* What is being asked
Reproduce each line exactly.
====== Extracted information
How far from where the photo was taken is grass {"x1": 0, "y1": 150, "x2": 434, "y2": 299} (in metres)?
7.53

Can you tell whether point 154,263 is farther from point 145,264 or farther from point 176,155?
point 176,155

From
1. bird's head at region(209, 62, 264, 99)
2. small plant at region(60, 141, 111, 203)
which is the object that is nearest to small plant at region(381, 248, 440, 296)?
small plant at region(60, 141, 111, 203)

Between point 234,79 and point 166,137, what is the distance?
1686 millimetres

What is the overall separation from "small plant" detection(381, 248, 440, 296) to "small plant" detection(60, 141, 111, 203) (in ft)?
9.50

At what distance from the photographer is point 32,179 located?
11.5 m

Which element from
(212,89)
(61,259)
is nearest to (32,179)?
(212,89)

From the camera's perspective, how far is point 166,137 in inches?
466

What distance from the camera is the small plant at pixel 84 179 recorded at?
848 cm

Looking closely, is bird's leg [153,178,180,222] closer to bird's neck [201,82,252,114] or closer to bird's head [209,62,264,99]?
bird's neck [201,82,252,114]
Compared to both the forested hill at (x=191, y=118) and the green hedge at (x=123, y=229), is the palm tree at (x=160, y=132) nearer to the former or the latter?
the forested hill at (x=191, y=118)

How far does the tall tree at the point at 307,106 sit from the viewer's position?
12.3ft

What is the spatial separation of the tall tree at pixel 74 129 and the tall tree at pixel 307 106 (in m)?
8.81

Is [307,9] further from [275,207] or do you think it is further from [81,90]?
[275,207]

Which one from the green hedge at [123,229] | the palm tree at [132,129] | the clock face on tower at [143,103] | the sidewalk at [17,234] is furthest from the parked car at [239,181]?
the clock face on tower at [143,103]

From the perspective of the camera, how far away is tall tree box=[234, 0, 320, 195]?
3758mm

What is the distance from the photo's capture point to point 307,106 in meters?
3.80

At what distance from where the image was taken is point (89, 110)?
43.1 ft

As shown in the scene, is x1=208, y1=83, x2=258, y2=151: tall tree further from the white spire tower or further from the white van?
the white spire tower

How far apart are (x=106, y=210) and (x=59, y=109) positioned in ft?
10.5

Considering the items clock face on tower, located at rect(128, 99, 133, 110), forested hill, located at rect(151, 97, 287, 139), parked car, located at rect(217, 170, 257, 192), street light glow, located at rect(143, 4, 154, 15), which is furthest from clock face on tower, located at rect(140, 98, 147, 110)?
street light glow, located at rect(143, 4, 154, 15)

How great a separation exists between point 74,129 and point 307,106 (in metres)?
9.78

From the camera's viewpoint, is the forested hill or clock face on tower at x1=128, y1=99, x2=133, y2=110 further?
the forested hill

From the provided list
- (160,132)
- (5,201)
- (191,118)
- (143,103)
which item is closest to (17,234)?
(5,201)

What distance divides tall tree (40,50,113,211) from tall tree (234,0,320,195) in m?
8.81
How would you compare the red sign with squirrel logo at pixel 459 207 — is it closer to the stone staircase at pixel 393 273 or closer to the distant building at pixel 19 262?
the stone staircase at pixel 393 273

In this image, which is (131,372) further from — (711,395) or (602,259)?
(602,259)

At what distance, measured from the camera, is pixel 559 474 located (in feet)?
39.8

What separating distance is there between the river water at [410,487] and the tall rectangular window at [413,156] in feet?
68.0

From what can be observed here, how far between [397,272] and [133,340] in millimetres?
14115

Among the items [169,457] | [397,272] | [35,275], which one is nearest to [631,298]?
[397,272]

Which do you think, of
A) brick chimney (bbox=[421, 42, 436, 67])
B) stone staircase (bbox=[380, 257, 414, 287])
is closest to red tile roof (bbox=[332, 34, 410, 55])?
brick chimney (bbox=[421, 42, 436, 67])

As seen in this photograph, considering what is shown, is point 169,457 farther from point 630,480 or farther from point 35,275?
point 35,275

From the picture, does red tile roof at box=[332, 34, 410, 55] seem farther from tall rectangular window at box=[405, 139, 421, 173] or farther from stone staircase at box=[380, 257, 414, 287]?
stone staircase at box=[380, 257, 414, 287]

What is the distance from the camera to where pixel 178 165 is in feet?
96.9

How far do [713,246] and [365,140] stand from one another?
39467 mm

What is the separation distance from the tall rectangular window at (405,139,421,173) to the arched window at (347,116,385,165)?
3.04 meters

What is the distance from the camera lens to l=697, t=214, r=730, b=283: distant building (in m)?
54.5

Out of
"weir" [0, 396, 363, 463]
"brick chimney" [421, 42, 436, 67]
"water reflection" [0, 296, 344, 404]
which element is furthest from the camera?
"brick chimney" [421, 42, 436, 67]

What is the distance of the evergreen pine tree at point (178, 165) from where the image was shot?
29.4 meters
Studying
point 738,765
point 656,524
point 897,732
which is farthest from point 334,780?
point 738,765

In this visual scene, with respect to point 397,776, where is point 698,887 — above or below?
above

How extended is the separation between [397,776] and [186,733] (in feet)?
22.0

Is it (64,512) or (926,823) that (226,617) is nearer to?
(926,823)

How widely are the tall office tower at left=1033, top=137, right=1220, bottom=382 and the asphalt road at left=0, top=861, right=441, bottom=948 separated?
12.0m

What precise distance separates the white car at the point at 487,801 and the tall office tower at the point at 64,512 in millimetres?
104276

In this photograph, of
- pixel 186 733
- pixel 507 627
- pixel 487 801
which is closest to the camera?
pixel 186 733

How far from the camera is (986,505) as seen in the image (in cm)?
============
* Written solution
How far from where the photo was taken is grass {"x1": 0, "y1": 150, "x2": 434, "y2": 299} (in metres)?
7.53

Can you tell whether point 154,263 is farther from point 145,264 or farther from point 176,155?
point 176,155

From
1. bird's head at region(209, 62, 264, 99)
2. small plant at region(60, 141, 111, 203)
which is the object that is nearest to small plant at region(381, 248, 440, 296)?
small plant at region(60, 141, 111, 203)

Between point 234,79 and point 166,137, what is the distance?
1686 millimetres

What is the overall separation from "small plant" detection(381, 248, 440, 296) to "small plant" detection(60, 141, 111, 203) (in ft)?
9.50

At what distance from the photographer is point 32,179 located?
11.5 m

Which element from
(212,89)
(61,259)
is nearest to (32,179)?
(212,89)

From the camera's perspective, how far is point 166,137 in inches?
466

What distance from the camera is the small plant at pixel 84 179 recorded at?
848 cm

Looking closely, is bird's leg [153,178,180,222] closer to bird's neck [201,82,252,114] or closer to bird's head [209,62,264,99]?
bird's neck [201,82,252,114]
Compared to both the forested hill at (x=191, y=118) and the green hedge at (x=123, y=229), is the palm tree at (x=160, y=132) nearer to the former or the latter?
the forested hill at (x=191, y=118)

How far does the tall tree at the point at 307,106 sit from the viewer's position?
12.3ft

What is the spatial separation of the tall tree at pixel 74 129 and the tall tree at pixel 307 106 (in m)?
8.81

Is [307,9] further from [275,207] or do you think it is further from [81,90]?
[275,207]

Which one from the green hedge at [123,229] | the palm tree at [132,129] | the clock face on tower at [143,103] | the sidewalk at [17,234] is furthest from the parked car at [239,181]?
the clock face on tower at [143,103]

From the perspective of the camera, how far away is tall tree box=[234, 0, 320, 195]?
3758mm

What is the distance from the photo's capture point to point 307,106 in meters?
3.80

At what distance from where the image was taken is point (89, 110)?
43.1 ft

As shown in the scene, is x1=208, y1=83, x2=258, y2=151: tall tree further from the white spire tower or further from the white van?
the white spire tower

How far apart are (x=106, y=210) and (x=59, y=109) positioned in ft?
10.5

Considering the items clock face on tower, located at rect(128, 99, 133, 110), forested hill, located at rect(151, 97, 287, 139), parked car, located at rect(217, 170, 257, 192), street light glow, located at rect(143, 4, 154, 15), which is furthest from clock face on tower, located at rect(140, 98, 147, 110)?
street light glow, located at rect(143, 4, 154, 15)

How great a separation exists between point 74,129 and point 307,106 (in metres)?
9.78

From the camera's viewpoint, is the forested hill or clock face on tower at x1=128, y1=99, x2=133, y2=110 further?
the forested hill

From the provided list
- (160,132)
- (5,201)
- (191,118)
- (143,103)
which item is closest to (17,234)?
(5,201)

What distance divides tall tree (40,50,113,211) from tall tree (234,0,320,195) in m?
8.81
How would you compare the red sign with squirrel logo at pixel 459 207 — is it closer to the stone staircase at pixel 393 273 or closer to the distant building at pixel 19 262?
the stone staircase at pixel 393 273

In this image, which is (131,372) further from — (711,395) or (602,259)?
(602,259)

At what distance, measured from the camera, is pixel 559 474 located (in feet)?
39.8

What separating distance is there between the river water at [410,487] and the tall rectangular window at [413,156] in feet?
68.0

From what can be observed here, how far between [397,272] and [133,340] in millimetres?
14115

Among the items [169,457] | [397,272] | [35,275], which one is nearest to [631,298]?
[397,272]

Which do you think, of
A) brick chimney (bbox=[421, 42, 436, 67])
B) stone staircase (bbox=[380, 257, 414, 287])
is closest to red tile roof (bbox=[332, 34, 410, 55])?
brick chimney (bbox=[421, 42, 436, 67])

As seen in this photograph, considering what is shown, is point 169,457 farther from point 630,480 or farther from point 35,275?
point 35,275

From the picture, does red tile roof at box=[332, 34, 410, 55] seem farther from tall rectangular window at box=[405, 139, 421, 173] or farther from stone staircase at box=[380, 257, 414, 287]?
stone staircase at box=[380, 257, 414, 287]

What is the distance from the camera to where pixel 178 165 is in feet?
96.9

How far do [713,246] and [365,140] stand from one another?
39467 mm

What is the separation distance from the tall rectangular window at (405,139,421,173) to the arched window at (347,116,385,165)?
3.04 meters

What is the distance from the camera lens to l=697, t=214, r=730, b=283: distant building (in m)?
54.5

Out of
"weir" [0, 396, 363, 463]
"brick chimney" [421, 42, 436, 67]
"water reflection" [0, 296, 344, 404]
which element is furthest from the camera?
"brick chimney" [421, 42, 436, 67]

What is the distance of the evergreen pine tree at point (178, 165) from where the image was shot?
29.4 meters
Studying
point 738,765
point 656,524
point 897,732
which is farthest from point 334,780?
point 738,765

In this visual scene, with respect to point 397,776, where is point 698,887 — above or below?
above

How extended is the separation between [397,776] and [186,733] (in feet)?
22.0

Is it (64,512) or (926,823) that (226,617) is nearer to?
(926,823)

How widely are the tall office tower at left=1033, top=137, right=1220, bottom=382 and the asphalt road at left=0, top=861, right=441, bottom=948 separated?
12.0m

What precise distance separates the white car at the point at 487,801 and the tall office tower at the point at 64,512 in millimetres?
104276

In this photograph, of
- pixel 186 733
- pixel 507 627
- pixel 487 801
which is closest to the camera?
pixel 186 733

How far from the camera is (986,505) as seen in the image (in cm)?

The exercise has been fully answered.